> TASK TO CARRY OUT
Return the whole listing below word for word, line by line, and leave the pictures out.

---+---

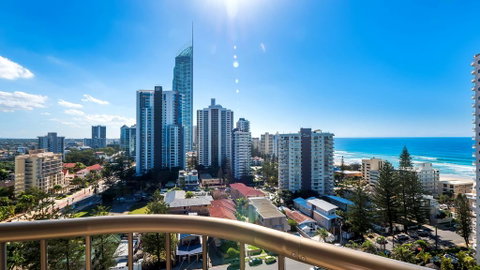 Aristocrat Apartments - E Caravan Parks 0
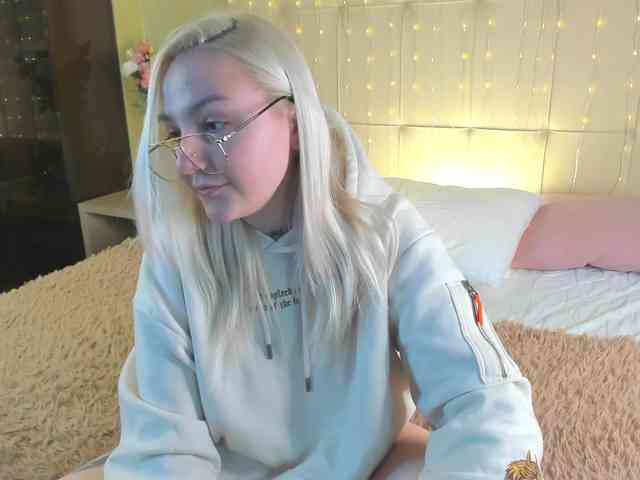 Debbie-Taylor webcam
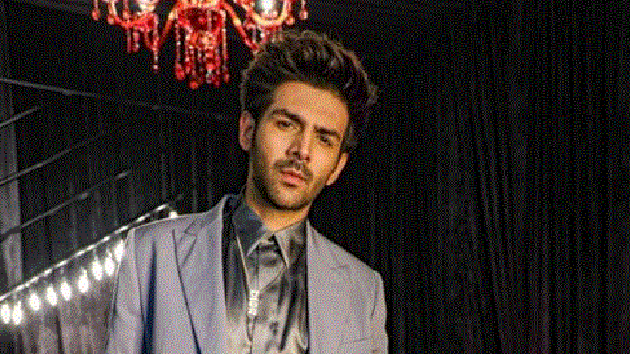 Kartik Aaryan wished his fan on her wedding anniversary amid lockdown. Kartik Aaryan wished his fan on her wedding anniversary amid lockdown.
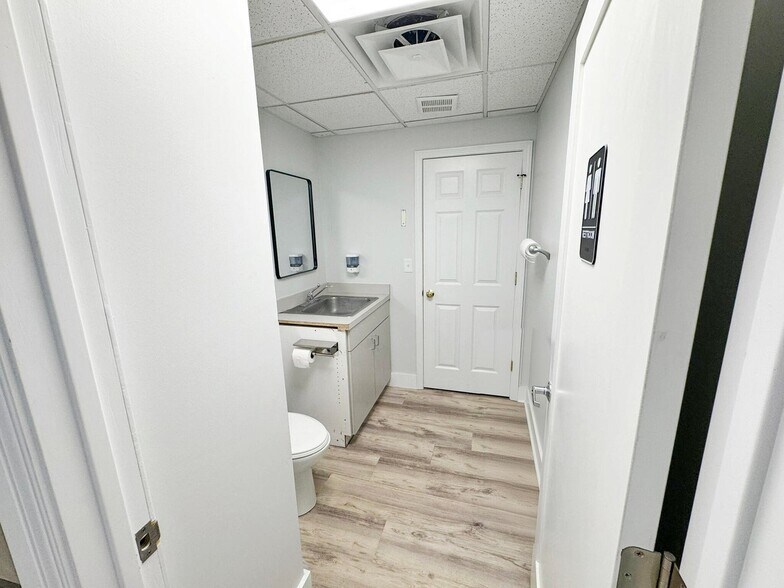 225 Aberdeen Dr, Valparaiso, IN à vendre - Photo de l’immeuble – Image 2 sur 17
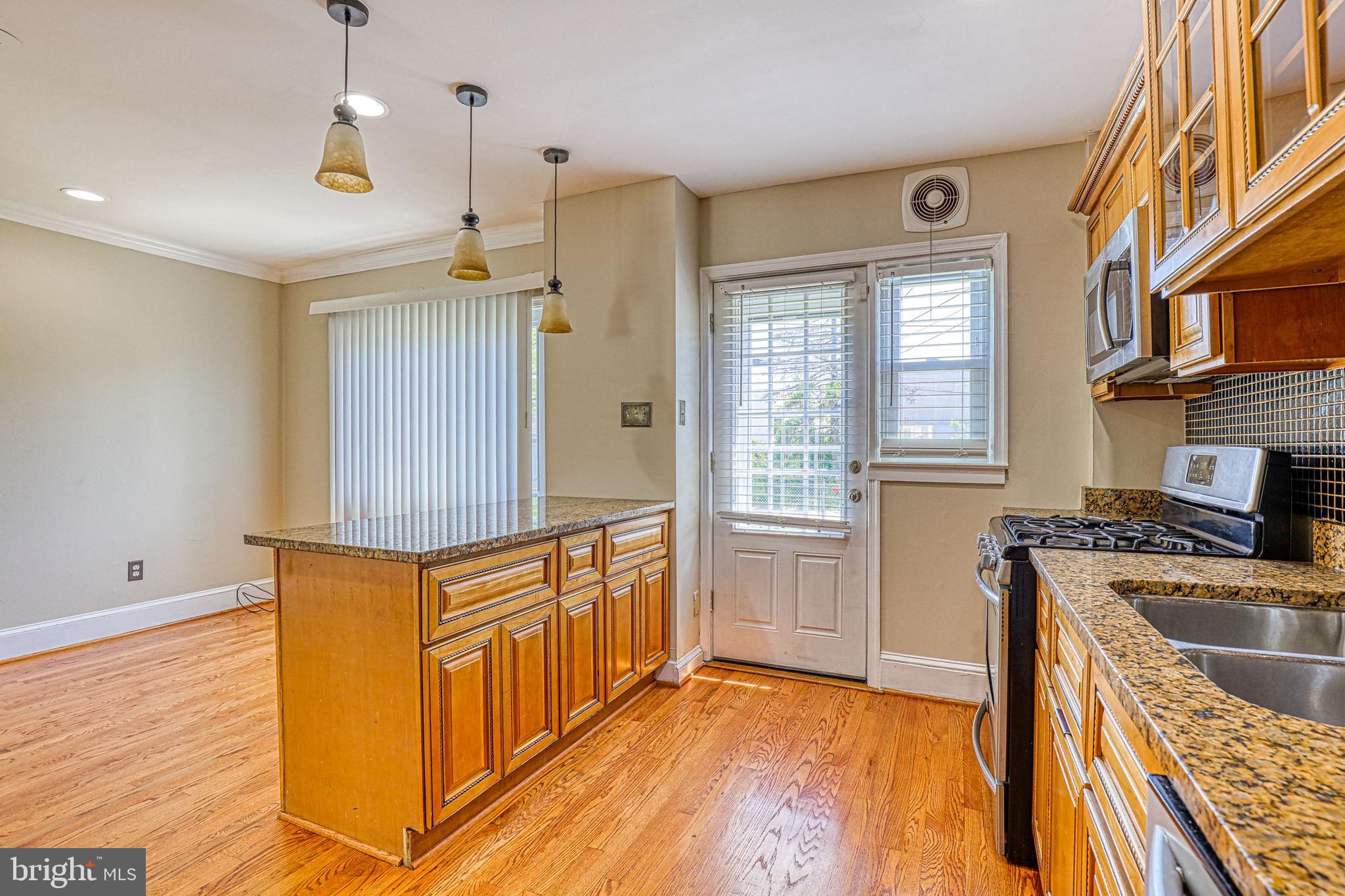 941 Southridge Road Baltimore, MD 21228 - Photo 12 of 30
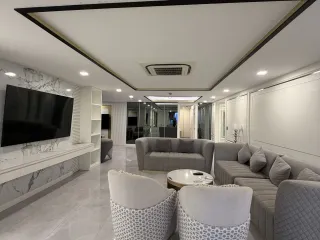 For rent 3 bedrooms condo in Khlong Toei, Bangkok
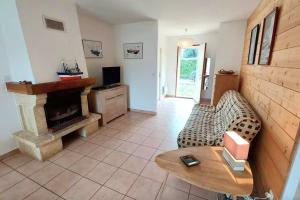 Maisons de vacances Comfortable House With Nice Garden In Audenge : photos des chambres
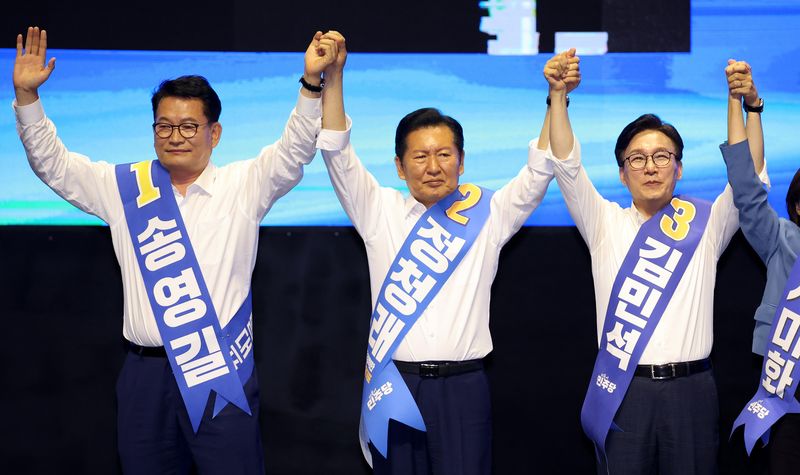 [대구=뉴시스] 이무열 기자 = 송영길(왼쪽부터), 정청래, 김민석 더불어민주당 당대표 후보가 9일 대구 호텔인터불고 엑스코 그랜드볼룸에서 열린 대구·경북 당대표 및 최고위원 후보자 합동연설회 시작에 앞서 기념촬영을 하고 있다. 2026.08.09. lmy@newsis.com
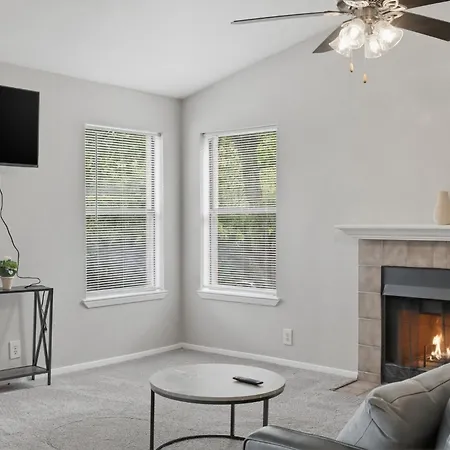 Cozy Retreat Near Airport & Hotspots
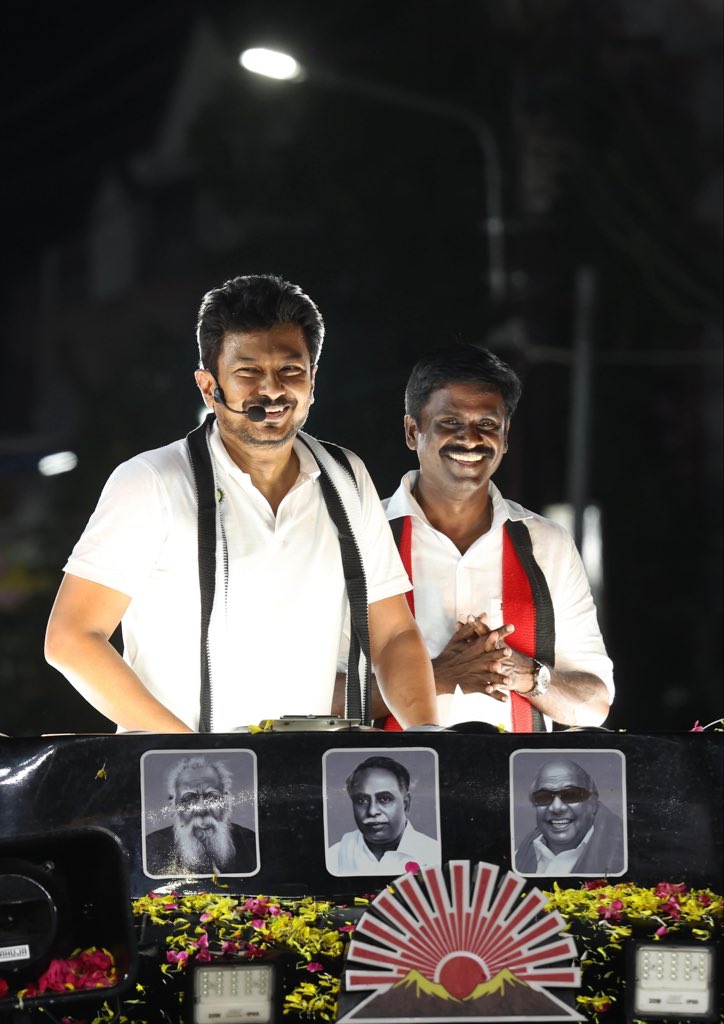 Udhaystalin's tweet photo. மதுராந்தகம் சட்டமன்ற இடைத்தேர்தலில் போட்டியிடும் கழக வேட்பாளர் சகோதரர் @iparanthamen அவர்களுக்கு கழகத்தலைவர் @mkstalin அவர்களின் வழிகாட்டுதலின்படி இன்று அச்சிறுப்பாக்கத்தில் பிரச்சாரம் மேற்கொண்டோம்.

மதுராந்தகம் தொகுதி மக்களுக்குத் துரோகம் செய்தவருக்கும் - துரோகம் செய்ய தூண்டிய முதலமைச்சருக்கும் வாக்குரிமையின் மூலம் பதிலடி கொடுக்குமாறு திரண்டிருந்த மக்களிடம் உரையாற்றினோம்!

@evvelu @thamoanbarasan @ksundarmla @AbdulmalikDmk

---+---

> WRITTEN SOLUTION
 Aristocrat Apartments - E Caravan Parks 0
 Debbie-Taylor webcam
 Kartik Aaryan wished his fan on her wedding anniversary amid lockdown. Kartik Aaryan wished his fan on her wedding anniversary amid lockdown.
 225 Aberdeen Dr, Valparaiso, IN à vendre - Photo de l’immeuble – Image 2 sur 17
 941 Southridge Road Baltimore, MD 21228 - Photo 12 of 30
 For rent 3 bedrooms condo in Khlong Toei, Bangkok
 Maisons de vacances Comfortable House With Nice Garden In Audenge : photos des chambres
 [대구=뉴시스] 이무열 기자 = 송영길(왼쪽부터), 정청래, 김민석 더불어민주당 당대표 후보가 9일 대구 호텔인터불고 엑스코 그랜드볼룸에서 열린 대구·경북 당대표 및 최고위원 후보자 합동연설회 시작에 앞서 기념촬영을 하고 있다. 2026.08.09. lmy@newsis.com
 Cozy Retreat Near Airport & Hotspots
 Udhaystalin's tweet photo. மதுராந்தகம் சட்டமன்ற இடைத்தேர்தலில் போட்டியிடும் கழக வேட்பாளர் சகோதரர் @iparanthamen அவர்களுக்கு கழகத்தலைவர் @mkstalin அவர்களின் வழிகாட்டுதலின்படி இன்று அச்சிறுப்பாக்கத்தில் பிரச்சாரம் மேற்கொண்டோம்.

மதுராந்தகம் தொகுதி மக்களுக்குத் துரோகம் செய்தவருக்கும் - துரோகம் செய்ய தூண்டிய முதலமைச்சருக்கும் வாக்குரிமையின் மூலம் பதிலடி கொடுக்குமாறு திரண்டிருந்த மக்களிடம் உரையாற்றினோம்!

@evvelu @thamoanbarasan @ksundarmla @AbdulmalikDmk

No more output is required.